I was on the lookout for Bible engagement, and I found it in a workshop entitled “The Word Became Flesh: Why ‘Matter’ Matters in Scripture.” It was led by author Jen Pollock Michel, who urged us to recognize “the materiality of the biblical landscape.” Scripture is full of rich imagery—tastes and sounds and things. We tend to read the Bible conceptually and behaviorally. We look for ideas and commands—and we ignore the matter that could make the Bible very real to us.

Michel compared our discipleship models to three characters from The Wizard of Oz.

The Scarecrow sings, “If I Only Had a Brain,” and many of us try to infuse information into people’s brains. “Scarecrows need right beliefs,” Michel said, and so “we give them necessary information.”

The Cowardly Lions among us lack the courage to behave morally. We teach them to do the right thing. In this discipleship model, Michel says, “Scripture is a list of commands.”

She promoted a third way, that of the Tin Man, who focused on the heart. “Holy desire” is a major theme of Michel’s book, Teach Us to Want (IVP, 2015), and here she urged us to “put desire in its rightful place” in our discipleship training. “How do we form desire? When things are embodied for us, they move us.” With that, she brought us back to the physicality of Scripture, to the names and places, the sights and smells of the biblical terrain. The altars, wells and rocks. Sarah’s laughter. Ideas stir our brains and commands guide our actions, but we want to be people after God’s own heart. So let’s not just translate the Bible’s matter into concepts or rules. Let matter matter.

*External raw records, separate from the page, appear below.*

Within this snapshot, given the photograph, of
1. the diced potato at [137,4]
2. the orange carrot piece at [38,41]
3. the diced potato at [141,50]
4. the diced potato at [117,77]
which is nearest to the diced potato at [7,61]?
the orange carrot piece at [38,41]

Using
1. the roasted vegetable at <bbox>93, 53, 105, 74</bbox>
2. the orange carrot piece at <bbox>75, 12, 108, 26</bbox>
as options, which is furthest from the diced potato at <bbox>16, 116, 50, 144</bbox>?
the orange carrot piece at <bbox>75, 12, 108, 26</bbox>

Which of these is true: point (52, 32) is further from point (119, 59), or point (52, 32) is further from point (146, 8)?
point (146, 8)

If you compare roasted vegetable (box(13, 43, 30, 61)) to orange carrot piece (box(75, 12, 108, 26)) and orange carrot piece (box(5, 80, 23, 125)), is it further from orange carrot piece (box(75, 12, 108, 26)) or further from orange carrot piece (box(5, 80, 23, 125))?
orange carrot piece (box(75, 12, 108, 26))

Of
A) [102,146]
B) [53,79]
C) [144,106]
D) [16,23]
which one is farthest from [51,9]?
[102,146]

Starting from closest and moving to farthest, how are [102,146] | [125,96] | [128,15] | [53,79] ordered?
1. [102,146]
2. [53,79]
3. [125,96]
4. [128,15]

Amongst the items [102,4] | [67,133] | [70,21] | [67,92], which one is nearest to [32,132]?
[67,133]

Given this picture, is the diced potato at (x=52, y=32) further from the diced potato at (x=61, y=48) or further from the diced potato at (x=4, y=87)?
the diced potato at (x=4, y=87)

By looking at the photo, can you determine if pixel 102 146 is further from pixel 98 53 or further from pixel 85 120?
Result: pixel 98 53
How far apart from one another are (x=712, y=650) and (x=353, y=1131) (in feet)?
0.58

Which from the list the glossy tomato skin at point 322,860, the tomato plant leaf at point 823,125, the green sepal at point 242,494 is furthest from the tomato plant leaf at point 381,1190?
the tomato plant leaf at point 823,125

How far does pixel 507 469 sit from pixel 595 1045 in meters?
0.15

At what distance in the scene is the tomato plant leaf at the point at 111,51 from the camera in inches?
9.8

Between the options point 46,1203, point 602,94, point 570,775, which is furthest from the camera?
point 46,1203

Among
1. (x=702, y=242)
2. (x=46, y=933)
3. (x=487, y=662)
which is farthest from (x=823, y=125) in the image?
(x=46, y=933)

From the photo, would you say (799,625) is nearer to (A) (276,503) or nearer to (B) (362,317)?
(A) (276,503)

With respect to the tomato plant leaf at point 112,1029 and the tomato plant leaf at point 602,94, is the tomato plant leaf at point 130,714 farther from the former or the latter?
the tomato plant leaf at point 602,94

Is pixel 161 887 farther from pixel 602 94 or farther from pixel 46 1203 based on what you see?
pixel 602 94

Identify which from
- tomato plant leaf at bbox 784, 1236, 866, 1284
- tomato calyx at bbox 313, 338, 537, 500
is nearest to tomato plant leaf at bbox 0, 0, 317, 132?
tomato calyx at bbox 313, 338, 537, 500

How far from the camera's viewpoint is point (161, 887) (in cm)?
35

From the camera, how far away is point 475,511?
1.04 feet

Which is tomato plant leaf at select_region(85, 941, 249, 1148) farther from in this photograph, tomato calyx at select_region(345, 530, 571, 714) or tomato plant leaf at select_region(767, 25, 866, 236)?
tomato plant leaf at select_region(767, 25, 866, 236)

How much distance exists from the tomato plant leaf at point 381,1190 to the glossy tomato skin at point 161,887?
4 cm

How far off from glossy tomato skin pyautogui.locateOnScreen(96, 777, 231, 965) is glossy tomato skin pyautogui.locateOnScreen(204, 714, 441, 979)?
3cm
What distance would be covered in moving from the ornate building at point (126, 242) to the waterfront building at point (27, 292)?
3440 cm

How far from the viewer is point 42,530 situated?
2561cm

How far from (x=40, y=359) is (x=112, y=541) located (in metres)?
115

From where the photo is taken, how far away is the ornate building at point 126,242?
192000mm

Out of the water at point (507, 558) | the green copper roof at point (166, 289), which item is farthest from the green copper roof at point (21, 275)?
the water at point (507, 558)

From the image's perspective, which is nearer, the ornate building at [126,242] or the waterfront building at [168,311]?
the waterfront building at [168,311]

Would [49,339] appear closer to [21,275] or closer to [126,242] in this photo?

Contextualizing the Bible and its Readers

In another workshop, Philadelphia pastor Eric Mason spoke about “Contextualization: Reaching Out Without Selling Out.” He was applying his ideas to church ministry, especially in an urban context like his own, but I saw a strong connection to Scripture content.

Mason compared undercontextualization (which assumes all people are alike and fears that any adjustment in communication will change the gospel message) to overcontextualization (which assumes that relevance requires removing all offense from the gospel). Holding up the incarnation of Jesus as a model, Mason urged us to recognize cultural differences and to “remove every obstacle that inhibits our ability to lovingly engage people.”

As we seek to communicate the truths of Scripture in these times, we can’t assume that people still fit the culture of twenty, forty, or two thousand years ago. They may not know where to find Habakkuk or how the New Testament is different from the Old or what the word “saved” means. We desperately need to contextualize—not only for different ethnic groups, but also for generations that have grown up without the Bible. It’s not a question of dumbing down the gospel or removing its offense, but finding how biblical truth plays out amid the realities of modern life.